Synergien im Portfolio
Zuerwerb oder als Bestandesobjekt werden Synergien geschaffen im Bereiche
- Management
- Vermietung
- Skaleneffekte
- Netzbildung
Detaillierungsgrad
Bewertungsrunde 1:
Bei der Analyse der Markt- und Standortdaten
- gehen wir vom Allgemeinen zum Besonderen.
- bewegen wir uns in ersten Bewertungsrunde auf der Ebene der Oberkriterien, die mittels Checklisten aufbereitet werden.
- wenden wir entweder das Punktebewertungssystem (++ / 0 / –) oder das Notensystem (1 bis 10) an und es zeigen sich sofort.
- die Schwachstellen
- von Makro- und Mikrostandort
- von Marktsitutation oder –entwicklung
- die Unsicherheiten bei der Bewertung.
- die Schwachstellen
Bewertungsrunde 2:
Im zweiten Durchgang – auf der Ebene der Unterkriterien – werden
- Schwachstellen und
- unklare Kriterien
hinterfragt, analysiert und geprüft.
Immobiliennutzung
Je nach Immobilientyp drängt sich eine individuelle Fragestellung auf:
Retail (Einzelhandelsimmobilien, Einkaufszentren und und –passagen)
- Ausrüstung des Objekts:
- Architektur
- Aufteilung/Grundrisse
- Parkplätze
- Wegeführung im Objekt: Werden die Besucherströme gleichmässig verteilt?

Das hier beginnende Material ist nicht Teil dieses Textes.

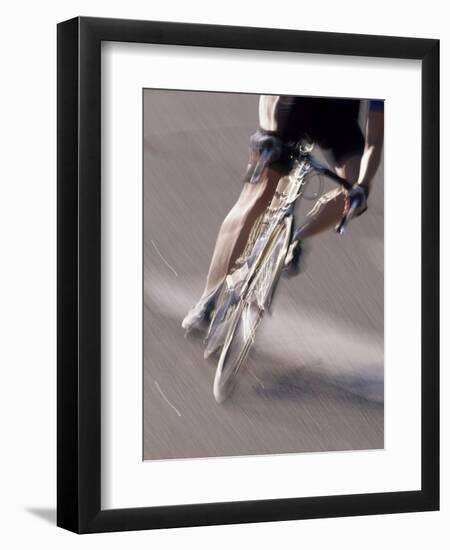 Detail of Road Cyclist-null-Framed Photographic Print
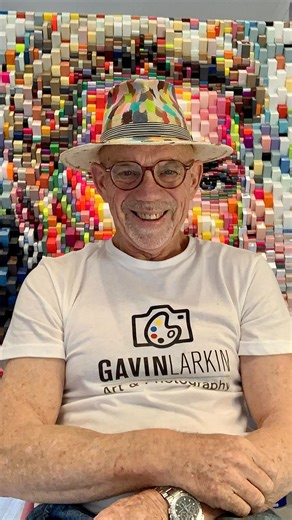 Title - ‘Grace’ Produced in my unique, multidimensional BlockBuster technique. This is the handmade art of Blockchain technology. _____________________________________________ #artcollector #multidimensionalart #uniqueart #investmentart #avantgardeart #luxuryart #blockbuster #famousart #monaco #gracekelly #popart | Gavin Larkin Art & Photography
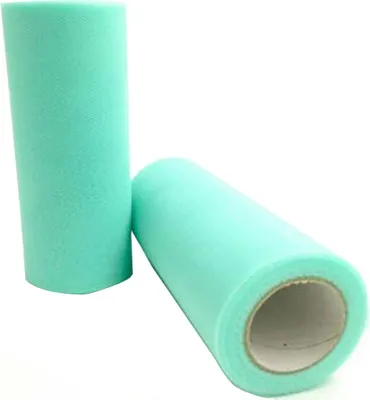 Image de Tulle 1 rouleau Tulle multicolore au mètre, Rouleau de tissu Tulle, 15cm x 22M ruban de tulle Tulle décoratif, Rouleau de tulle pour le bricolage Tutu Jupes Mariage Fête Décoration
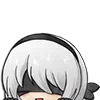 Стикер 55 😒 Набор эмоджи по игре «NieR Automata»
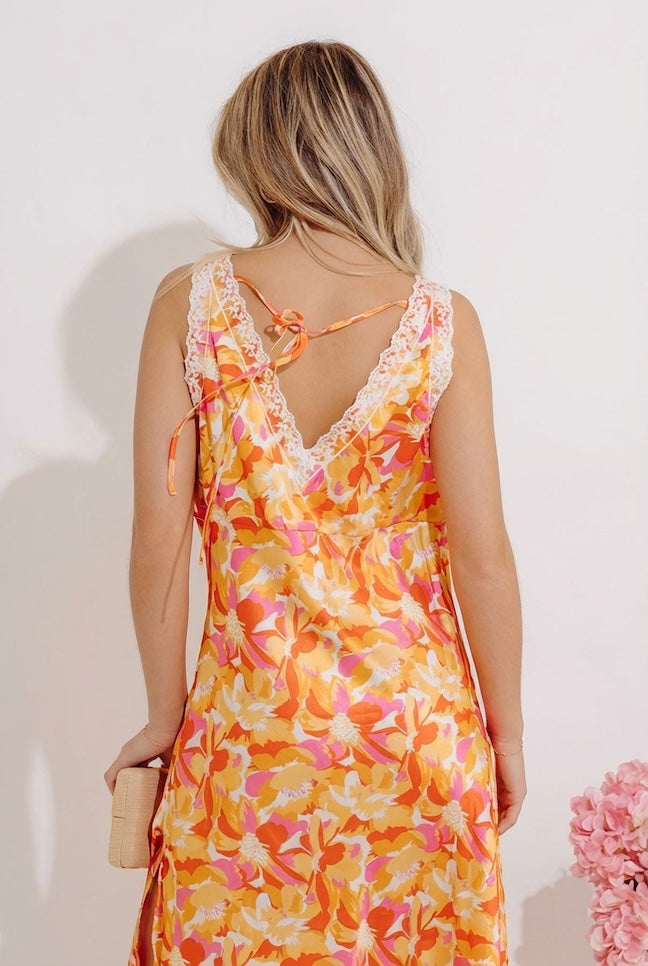 Resort Chic Satin Midi in Honey Image - 5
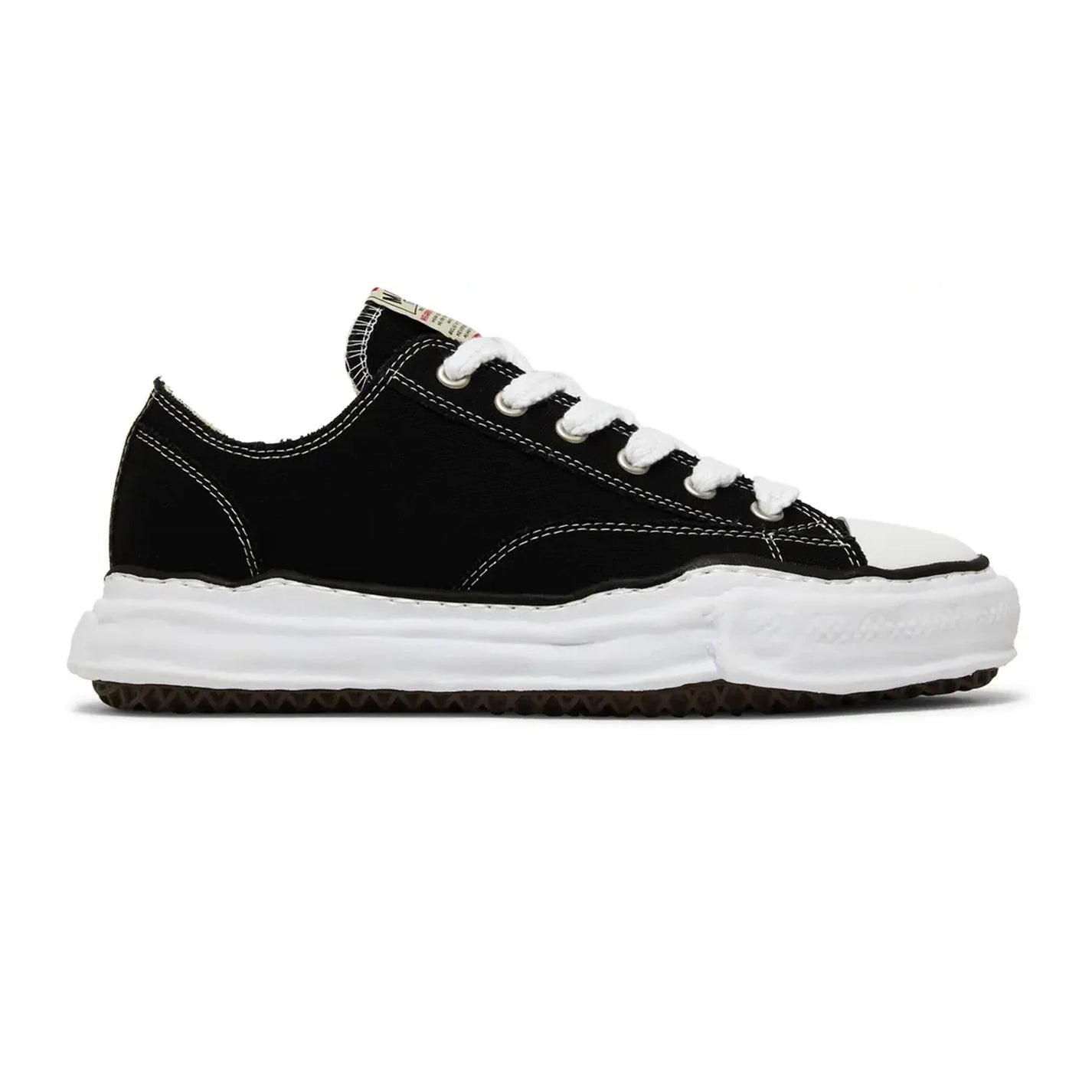 Maison Mihara Yasuhiro Peterson OG Sole Canvas Low 'Black' (2022)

- Mieter-Allokation im Objekt: Entspricht sie den Kundenanforderungen?
- Branchenmix im Objekt: regelmässige Anpassung ans Umfeld, Lückenabdeckung?
- Tragbarkeit: Können die Mieter und die ev. Nachmieter die Mietzinse erwirtschaften?
Büroimmobilien
Hier wird – weil weniger problematisch – die Erfüllung der Standards, Erfahrungs- und Richtwerte im Prüfbereich Technical Due Diligence (TDD) geprüft.
1 SWOT = Strengths, Weaknesses, Opportunities and Threats)
2 Bei der wiederkehrenden Bestandesprüfung lässt sich aus der Portfoliomatrix die jeweils angemessene Strategie ableiten: kaufen, verkaufen, verbessern, halten.